In 2004, the ICJ issued an advisory opinion which concluded that Israel’s barrier wall built on occupied Palestinian territory violated international law and ordered Israel to dismantle it and pay reparations. Israel ignored the ICJ’s ruling.
There is an effective way to pressure Israel to end its illegal occupation of Palestinian territory and violation of the rights of the Palestinians. The Boycott, Divestment, Sanctions (BDS) movement, an initiative of Palestinian civil society, consists of “non-violent punitive measures.” This includes academic, cultural and economic boycotts; divestment from Israeli and allied companies; and sanctions such as ending military trade agreements.
These measures will last until Israel recognizes the Palestinian people’s “inalienable right to self-determination” and fully complies with international law by: (1) ending the occupation and colonization of all Arab lands and dismantling the barrier wall; (2) recognizing the fundamental rights of Arab-Palestinian citizens of Israel to full equality; and (3) respecting, protecting and promoting the right of Palestinian refugees to return to their land as required by UN General Assembly Resolution 194.
“The domination of an unabashedly racist, Jewish fundamentalist, genocidal, and homophobic strand of Zionism in the current Netanyahu far-right government makes the ground even more fertile for the BDS movement to further isolate Israel’s regime of settler-colonialism and apartheid at all levels,” Omar Barghouti, co-founder of the BDS movement for Palestinian rights, wrote in an email to Truthout. “But fertile grounds alone do not yield fruit; we still need the passion and the strategic labor of many around the world to plant seeds of change, to amass people’s power and strategically direct it to dismantle systems of oppression.”

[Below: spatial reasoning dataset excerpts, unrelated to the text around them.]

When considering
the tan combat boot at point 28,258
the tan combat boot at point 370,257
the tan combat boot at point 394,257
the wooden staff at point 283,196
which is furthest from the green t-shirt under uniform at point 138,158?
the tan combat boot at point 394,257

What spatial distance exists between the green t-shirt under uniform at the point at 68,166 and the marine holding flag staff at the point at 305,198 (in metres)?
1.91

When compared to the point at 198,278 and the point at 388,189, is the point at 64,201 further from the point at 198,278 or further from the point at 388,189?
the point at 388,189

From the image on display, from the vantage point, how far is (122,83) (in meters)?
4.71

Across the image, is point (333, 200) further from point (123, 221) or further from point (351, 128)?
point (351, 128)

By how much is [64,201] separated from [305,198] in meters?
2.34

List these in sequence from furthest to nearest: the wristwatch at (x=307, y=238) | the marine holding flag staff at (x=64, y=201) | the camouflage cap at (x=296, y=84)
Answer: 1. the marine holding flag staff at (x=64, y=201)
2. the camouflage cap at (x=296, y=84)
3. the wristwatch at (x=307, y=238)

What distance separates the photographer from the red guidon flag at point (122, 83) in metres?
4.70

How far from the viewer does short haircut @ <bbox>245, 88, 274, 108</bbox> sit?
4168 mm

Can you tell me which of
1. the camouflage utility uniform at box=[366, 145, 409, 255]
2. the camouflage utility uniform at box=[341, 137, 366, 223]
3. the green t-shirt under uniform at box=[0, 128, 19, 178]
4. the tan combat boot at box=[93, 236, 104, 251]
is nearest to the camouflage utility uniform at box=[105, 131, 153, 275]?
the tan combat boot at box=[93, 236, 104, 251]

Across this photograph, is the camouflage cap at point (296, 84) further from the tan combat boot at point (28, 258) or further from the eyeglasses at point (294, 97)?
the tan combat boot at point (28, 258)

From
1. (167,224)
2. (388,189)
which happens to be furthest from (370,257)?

Barghouti added, “With this unmasked Israeli fascism in power, it is high time to demolish the colonial hypocrisy of the U.S. and its European allies. They have imposed unprecedented sanctions on Russia because of its months-long illegal invasion of Ukraine, yet they’ve continued to enable, fund and defend Israel’s decades-long system of violent oppression of the Indigenous Palestinian people.”